# Float Rig



## Thommes (Jun 6, 2005)

So I talked with Doc briefly when I met him at CJB... he talked about putting a float on the bait. I also read the same thing in this forum and out on a webpage. However, I haven't seen a picture of the rig. I guess I don't get how the rig is set up and is supposed to work. Has anyone used this float rig before? and can you point me to a diagram or some explanation of it?


----------



## catfish_hunter (May 31, 2005)

its called a polyball rig...You put the float on your leader line to keep your bait off the bottom and out of rocks, snags etc...ive been using this rig in the tusc river this year and have caught 95% of my fish on it.


----------



## Salmonid (Apr 14, 2004)

typical catfish dragging/trolling rig, strictly a boat deal, mostly used for lakes where snags are a minimum. Been doing it for 2 years now and catch a lot of fish on it. At certain times they want the baits without the floats on it. Just have to experiment. We have many variations of this rig as we are still experimenting with weights, 3 ways, length of leaders, size of floats, etc so basicaly, you have a weight about 2 ft above the hook ( we use circles) with a peg float ( still experimenting on the sizes here) about anywhere along the leader, still lots of eperimenting here also but if you want the bait say 20 " off the bottom, then put the float about 4" above the hook, get it?? The hard part is everyday is different as sometimes they want it on the bottom and the float rig hardly works and other times, the floated one gets hammered and they wont touch the bottom baits. 

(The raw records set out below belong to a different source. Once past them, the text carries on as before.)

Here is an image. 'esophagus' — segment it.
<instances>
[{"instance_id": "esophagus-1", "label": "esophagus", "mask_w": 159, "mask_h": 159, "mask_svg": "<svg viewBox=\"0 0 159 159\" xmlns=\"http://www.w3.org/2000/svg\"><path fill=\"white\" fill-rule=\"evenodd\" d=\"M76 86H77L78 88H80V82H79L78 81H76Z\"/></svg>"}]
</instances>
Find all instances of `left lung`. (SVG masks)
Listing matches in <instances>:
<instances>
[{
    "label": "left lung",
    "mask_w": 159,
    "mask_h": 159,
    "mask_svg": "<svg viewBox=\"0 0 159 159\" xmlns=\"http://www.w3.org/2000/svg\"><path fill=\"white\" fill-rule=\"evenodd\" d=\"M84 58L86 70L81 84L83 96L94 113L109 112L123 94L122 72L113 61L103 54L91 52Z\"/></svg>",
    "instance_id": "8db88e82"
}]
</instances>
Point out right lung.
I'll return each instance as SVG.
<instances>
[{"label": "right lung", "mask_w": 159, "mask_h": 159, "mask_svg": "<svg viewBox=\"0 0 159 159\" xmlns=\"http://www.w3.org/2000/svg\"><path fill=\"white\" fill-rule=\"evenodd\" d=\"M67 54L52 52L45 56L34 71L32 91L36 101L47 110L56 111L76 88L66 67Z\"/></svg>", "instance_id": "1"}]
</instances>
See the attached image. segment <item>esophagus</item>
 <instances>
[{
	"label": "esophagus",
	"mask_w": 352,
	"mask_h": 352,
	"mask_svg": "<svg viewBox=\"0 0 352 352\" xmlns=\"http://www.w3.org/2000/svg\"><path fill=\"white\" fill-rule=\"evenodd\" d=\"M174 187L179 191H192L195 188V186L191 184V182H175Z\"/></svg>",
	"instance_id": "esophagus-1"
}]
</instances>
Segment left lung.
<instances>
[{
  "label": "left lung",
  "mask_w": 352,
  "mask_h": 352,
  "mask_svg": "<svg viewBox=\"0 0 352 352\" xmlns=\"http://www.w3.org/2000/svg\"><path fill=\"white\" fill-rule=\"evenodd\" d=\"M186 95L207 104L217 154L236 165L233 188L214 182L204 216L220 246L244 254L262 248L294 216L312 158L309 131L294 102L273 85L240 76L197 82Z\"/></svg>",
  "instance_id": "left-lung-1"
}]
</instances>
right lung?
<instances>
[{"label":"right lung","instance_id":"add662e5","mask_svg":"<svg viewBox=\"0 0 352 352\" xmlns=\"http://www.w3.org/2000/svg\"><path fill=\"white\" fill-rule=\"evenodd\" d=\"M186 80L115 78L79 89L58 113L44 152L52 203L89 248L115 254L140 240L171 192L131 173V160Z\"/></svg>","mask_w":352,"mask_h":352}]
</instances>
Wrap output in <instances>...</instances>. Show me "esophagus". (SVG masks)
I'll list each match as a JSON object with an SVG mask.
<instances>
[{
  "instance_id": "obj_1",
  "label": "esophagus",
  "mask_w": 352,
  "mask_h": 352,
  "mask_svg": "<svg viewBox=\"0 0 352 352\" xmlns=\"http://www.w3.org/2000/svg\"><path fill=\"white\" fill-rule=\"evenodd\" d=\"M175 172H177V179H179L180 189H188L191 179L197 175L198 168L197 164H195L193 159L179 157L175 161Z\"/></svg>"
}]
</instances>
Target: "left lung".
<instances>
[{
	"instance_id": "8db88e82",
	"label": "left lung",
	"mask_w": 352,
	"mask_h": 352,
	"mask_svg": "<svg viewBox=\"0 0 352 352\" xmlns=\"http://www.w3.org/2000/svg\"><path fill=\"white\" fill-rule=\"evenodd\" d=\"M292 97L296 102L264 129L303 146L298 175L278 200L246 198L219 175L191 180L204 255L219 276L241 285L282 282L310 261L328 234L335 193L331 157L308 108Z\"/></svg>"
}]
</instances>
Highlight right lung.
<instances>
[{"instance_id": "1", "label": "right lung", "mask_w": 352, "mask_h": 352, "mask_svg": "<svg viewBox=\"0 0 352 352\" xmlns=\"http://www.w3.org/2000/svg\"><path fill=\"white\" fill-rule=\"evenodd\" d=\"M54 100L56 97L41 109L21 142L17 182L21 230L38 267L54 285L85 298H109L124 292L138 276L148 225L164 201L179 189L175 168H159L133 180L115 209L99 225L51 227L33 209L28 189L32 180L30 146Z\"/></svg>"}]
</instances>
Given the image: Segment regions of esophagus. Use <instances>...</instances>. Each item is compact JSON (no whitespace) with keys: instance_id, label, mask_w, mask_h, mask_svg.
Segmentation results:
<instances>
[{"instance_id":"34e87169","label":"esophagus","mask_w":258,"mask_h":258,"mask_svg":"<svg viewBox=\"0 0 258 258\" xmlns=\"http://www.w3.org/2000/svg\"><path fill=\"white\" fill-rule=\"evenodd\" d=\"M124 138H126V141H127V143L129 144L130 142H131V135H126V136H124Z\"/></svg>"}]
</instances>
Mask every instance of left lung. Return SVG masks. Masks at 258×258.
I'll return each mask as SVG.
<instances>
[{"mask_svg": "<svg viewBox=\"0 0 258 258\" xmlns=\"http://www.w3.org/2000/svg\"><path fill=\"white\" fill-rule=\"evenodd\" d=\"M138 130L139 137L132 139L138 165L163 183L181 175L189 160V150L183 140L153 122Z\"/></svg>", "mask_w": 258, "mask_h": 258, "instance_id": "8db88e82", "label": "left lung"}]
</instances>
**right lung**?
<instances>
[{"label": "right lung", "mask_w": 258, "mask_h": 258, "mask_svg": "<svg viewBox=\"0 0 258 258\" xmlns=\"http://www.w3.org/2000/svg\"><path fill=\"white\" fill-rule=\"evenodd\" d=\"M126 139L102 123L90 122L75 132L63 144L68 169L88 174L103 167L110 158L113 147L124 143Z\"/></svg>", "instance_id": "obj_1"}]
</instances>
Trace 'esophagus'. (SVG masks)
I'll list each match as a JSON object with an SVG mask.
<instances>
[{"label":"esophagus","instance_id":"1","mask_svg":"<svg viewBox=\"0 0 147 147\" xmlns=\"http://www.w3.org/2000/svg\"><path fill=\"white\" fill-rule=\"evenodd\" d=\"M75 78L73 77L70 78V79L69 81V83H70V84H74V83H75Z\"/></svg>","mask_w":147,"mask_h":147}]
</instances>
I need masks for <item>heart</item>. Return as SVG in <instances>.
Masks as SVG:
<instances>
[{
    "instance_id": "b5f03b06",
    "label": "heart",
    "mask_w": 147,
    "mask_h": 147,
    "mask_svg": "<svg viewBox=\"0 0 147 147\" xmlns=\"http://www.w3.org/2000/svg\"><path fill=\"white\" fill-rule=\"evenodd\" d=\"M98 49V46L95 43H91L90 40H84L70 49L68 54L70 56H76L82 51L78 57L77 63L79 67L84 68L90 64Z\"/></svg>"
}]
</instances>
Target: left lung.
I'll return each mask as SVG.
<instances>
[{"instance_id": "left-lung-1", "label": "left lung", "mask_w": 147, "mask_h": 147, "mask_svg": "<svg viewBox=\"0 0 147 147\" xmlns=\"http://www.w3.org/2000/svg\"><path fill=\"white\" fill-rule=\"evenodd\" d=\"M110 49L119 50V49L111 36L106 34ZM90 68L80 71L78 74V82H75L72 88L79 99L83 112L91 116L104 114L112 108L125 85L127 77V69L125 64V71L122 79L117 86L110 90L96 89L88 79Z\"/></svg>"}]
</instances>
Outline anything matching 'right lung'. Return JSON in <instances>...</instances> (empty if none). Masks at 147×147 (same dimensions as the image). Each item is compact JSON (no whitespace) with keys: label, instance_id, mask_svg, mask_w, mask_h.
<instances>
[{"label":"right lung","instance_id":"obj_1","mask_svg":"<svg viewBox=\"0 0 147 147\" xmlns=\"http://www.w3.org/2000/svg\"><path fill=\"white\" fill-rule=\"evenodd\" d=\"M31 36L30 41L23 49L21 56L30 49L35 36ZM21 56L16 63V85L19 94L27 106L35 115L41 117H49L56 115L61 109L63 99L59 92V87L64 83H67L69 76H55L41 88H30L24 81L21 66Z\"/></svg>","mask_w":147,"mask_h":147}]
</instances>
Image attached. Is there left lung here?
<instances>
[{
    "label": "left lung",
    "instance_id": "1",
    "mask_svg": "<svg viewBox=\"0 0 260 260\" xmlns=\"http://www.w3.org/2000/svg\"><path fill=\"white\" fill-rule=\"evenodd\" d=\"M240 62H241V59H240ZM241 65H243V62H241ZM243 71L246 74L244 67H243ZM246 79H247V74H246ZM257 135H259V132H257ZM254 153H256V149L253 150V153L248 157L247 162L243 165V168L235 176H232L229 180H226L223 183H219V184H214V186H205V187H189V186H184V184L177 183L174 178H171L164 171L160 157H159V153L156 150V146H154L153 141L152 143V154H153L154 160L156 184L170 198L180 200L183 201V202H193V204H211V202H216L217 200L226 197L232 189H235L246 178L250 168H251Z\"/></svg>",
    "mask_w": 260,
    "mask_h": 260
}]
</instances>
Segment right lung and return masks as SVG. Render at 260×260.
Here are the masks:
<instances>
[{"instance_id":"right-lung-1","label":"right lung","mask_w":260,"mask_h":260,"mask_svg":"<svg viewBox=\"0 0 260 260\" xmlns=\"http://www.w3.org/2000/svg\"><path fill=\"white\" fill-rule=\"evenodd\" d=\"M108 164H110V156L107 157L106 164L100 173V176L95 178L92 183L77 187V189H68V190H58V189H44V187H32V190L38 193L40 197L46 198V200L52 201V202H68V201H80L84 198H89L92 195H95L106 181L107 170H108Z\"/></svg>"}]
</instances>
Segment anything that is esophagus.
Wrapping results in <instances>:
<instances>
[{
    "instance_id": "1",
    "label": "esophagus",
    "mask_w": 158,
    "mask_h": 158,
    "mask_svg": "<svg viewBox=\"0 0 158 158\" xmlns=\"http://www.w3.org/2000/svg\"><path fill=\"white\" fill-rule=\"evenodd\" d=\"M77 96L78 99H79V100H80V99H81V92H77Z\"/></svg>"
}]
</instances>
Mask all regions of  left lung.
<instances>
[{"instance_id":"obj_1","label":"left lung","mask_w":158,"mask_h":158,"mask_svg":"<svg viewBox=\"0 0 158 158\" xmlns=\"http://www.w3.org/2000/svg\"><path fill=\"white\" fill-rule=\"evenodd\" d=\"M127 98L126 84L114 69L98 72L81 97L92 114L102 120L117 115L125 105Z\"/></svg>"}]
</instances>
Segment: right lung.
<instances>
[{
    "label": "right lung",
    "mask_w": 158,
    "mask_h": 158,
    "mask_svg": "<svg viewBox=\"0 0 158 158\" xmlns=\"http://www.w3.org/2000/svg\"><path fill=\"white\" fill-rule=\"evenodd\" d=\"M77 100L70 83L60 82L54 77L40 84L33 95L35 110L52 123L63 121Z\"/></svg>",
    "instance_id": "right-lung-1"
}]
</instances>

Sorry for the lack of exact rigs but after 100 days of doing this, we still are trying different stuff every time out. 

Salmonid


----------



## TClark (Apr 20, 2007)

Another version is the Santee Cooper rig.
Here's a diagram http://www.learntocatchcatfish.com/santee-cooper-rig


----------



## TClark (Apr 20, 2007)

On investigation, I guess I've been using the polyball rig set up for years.
The difference is I use a three way swivel, light line down to the sinker (so as not to lose whole rig to a snag) and a leader from the third swivel.
I always put a small bobber above the swivel...just large enough for the sinker to submerge the bobber. This holds the entire rig vertical.
I've caught Pike, trout, crappie, channel cats, etc....minnows was always the choice for me.
Never thought of it for flats...gotta try it though.


----------



## Doctor (Apr 5, 2004)

I'll shoot a picture of the rig tonight when I get home and post it for you Thommes, there are hundreds of variations with this set-up and like Mark said we are always changing it all the time, some use big floats, small floats, three ways, carolinas, large sinkers, small sinkers, pencil sinkers, soft drag sinkers, the ideas are endless, but from a boat you just throw the rig out then drag it along by wind power or by trolling motor the idea is the bait stays up off the structure and the weight kind of drags along the bottom or very close to the bottom, it is awesome on a lake I have trouble using it on the river but I know guys that do it and are very good at it, me I'm still lightyears away from perfecting it, I'm still old school anchor down and wait then move but like everything else methods change and so do the fishes habits.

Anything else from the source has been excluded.